## [What is expected]
Give back the full listing exactly, setting the pictures aside.

## [Data in this exercise]
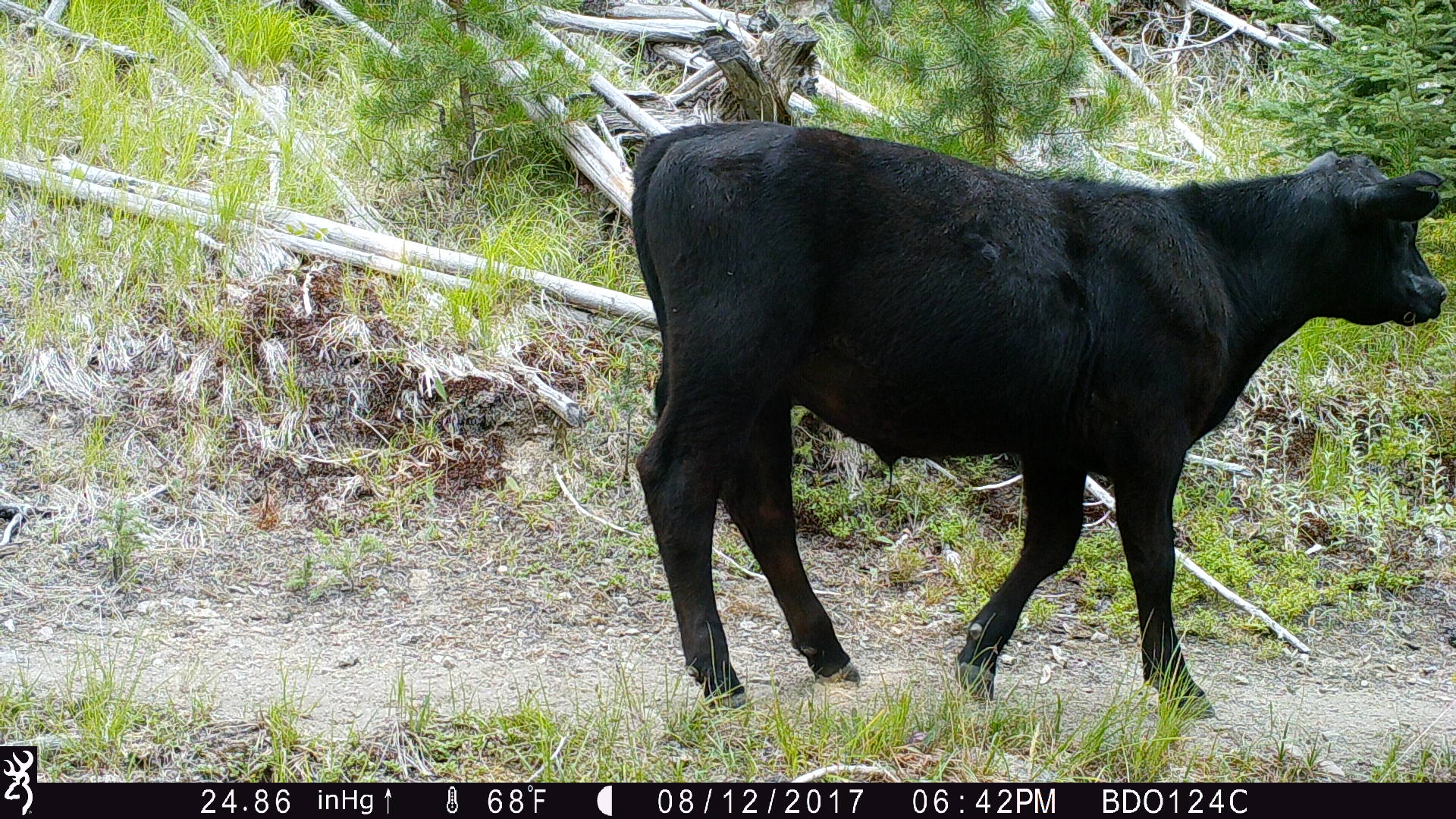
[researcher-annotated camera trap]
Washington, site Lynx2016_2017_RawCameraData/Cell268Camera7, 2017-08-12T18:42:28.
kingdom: Animalia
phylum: Chordata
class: Mammalia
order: Artiodactyla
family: Bovidae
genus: Bos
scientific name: Bos taurus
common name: domestic cattle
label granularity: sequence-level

## [Solution below]
[researcher-annotated camera trap]
Washington, site Lynx2016_2017_RawCameraData/Cell268Camera7, 2017-08-12T18:42:28.
kingdom: Animalia
phylum: Chordata
class: Mammalia
order: Artiodactyla
family: Bovidae
genus: Bos
scientific name: Bos taurus
common name: domestic cattle
label granularity: sequence-level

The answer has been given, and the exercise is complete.